Het is niet per definitie onrechtmatig als camera’s op onbemande vliegtuigjes worden ingezet voor gezichtsherkenning. Als aan bepaalde voorwaarden wordt voldaan zijn eventuele inbreuken op de privacy rechtmatig. Dat schrijft minister van Veiligheid en Justitie Ivo Opstelten (VVD) vanavond aan de Tweede Kamer. De inzet van drones is omstreden, vooral vanwege privacy-aspecten. Met name het gebruik van drones voor gezichtsherkenning ligt gevoelig. De camera’s waarmee de huidige drones van defensie zijn uitgerust leveren geen beelden op waarop mensen herkenbaar zijn. In de toekomst worden de drones, waar de politie en justitie ook gebruik van maken, echter mogelijk uitgerust met camera’s die wel geschikt zijn voor gezichtsherkenning. “Eventuele inbreuken op de privacy die daarbij kunnen ontstaan zijn op zichzelf ook geen reden om dit bij voorbaat uit te sluiten”, zei Opstelten daar eerder dit jaar over. Nu zegt de bewindsman dat eventuele inbreuken op de privacy rechtmatig zijn “indien wordt voldaan aan de voorwaarden die aan dat overheidsoptreden zijn verbonden”.

Opstelten: Onbemande vluchten zeer nuttig

De minister schreef de Kamerbrief in een reactie op een artikel in het AD in oktober.
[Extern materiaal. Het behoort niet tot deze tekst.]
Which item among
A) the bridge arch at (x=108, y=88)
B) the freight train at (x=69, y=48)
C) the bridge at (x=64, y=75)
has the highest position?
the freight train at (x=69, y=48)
Daarin stond dat de inzet van drones door de politie nauwelijks tot aanhoudingen leidt en dat de vliegtuigjes als opsporingsmiddel uit de gratie zijn geraakt bij zowel politie als justitie. Opstelten schrijft in een reactie dat onbemande vluchten “zeer nuttig” kunnen zijn om informatie te krijgen die gebruikt kan worden bij beslissingen over invallen of aanhoudingen. In “enkele henneponderzoeken” heeft de inzet van drones volgens Opstelten geleid tot de vervolging van verdachten.